DOMINCAN REPUBLIC: War of words over Haitian mistreatment
published: Monday | December 11, 2006

SANTO DOMINGO (Reuters):

The Dominican government yesterday said it would not tolerate foreign interference in its affairs after a group of visiting United States lawmakers criticised the treatment of Haitians on Dominican sugar plantations.

Foreign Minister Carlos Morales Troncoso, who met on Saturday evening with the U.S. congressional delegation, said a visit the American politicians paid to cane fields and sugar factories in the east of the country was a "sham".

"I would like them to come for a few more days to see the reality in the Dominican Republic but not a sham like this," the Foreign Minister said.

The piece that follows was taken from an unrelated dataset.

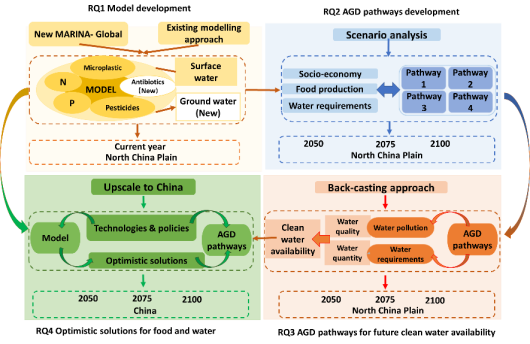 Fig. 1: The research framework including four research questions (RQs). MARINA-Global is the Model to Assess River Inputs of pollutaNts to seAs by source from sub-basin in 2010. N is Nitrogen; P is Phosphorus; and AGD is Agricultural Green Development.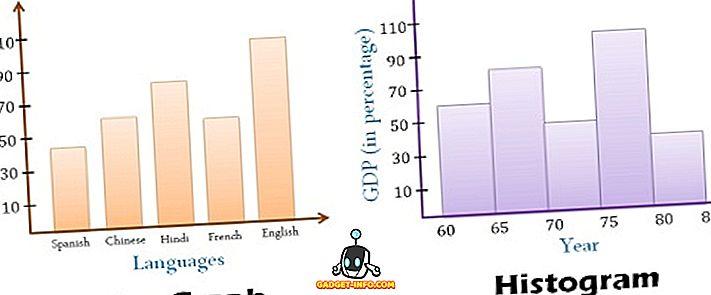 perbezaan antara: Perbezaan Antara Histogram dan Graf Bar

"As I understand it, the mission was practically kidnapped inside the church of San Pedro de Macoris by a group of non-governmental organisations that defend Haitians and who told them their version of the truth," he said.

Grinding Poverty

Faced with grinding poverty, environmental devastation and widespread unemployment, up to a million Haitians are believed to have crossed illicitly into the neighbouring and far more prosperous Dominican Republic in search of work. The two countries share the Caribbean island of Hispaniola.

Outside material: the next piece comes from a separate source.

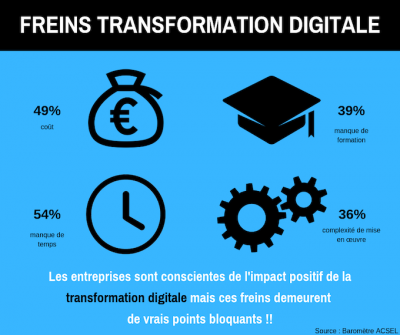 frein-transformation-digitale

Many Haitian illegal immigrants are employed in sugar fields, factories or on cattle ranches in conditions that human rights groups say often are not far removed from slavery.

Relations between the two countries have long been strained by racism and mistrust, and scarred by the 1937 massacre of up to 30,000 Haitian migrants in a campaign ordered by then Dominican dictator Rafael Trujillo. Many were marched off cliffs at gunpoint to die in the sea.

Last year, the Inter-American Court of Human Rights ordered the Dominican Republic to give birth certificates to Haitians born in its territory, even if their parents are illegal immigrants, provoking protests from Dominican officials.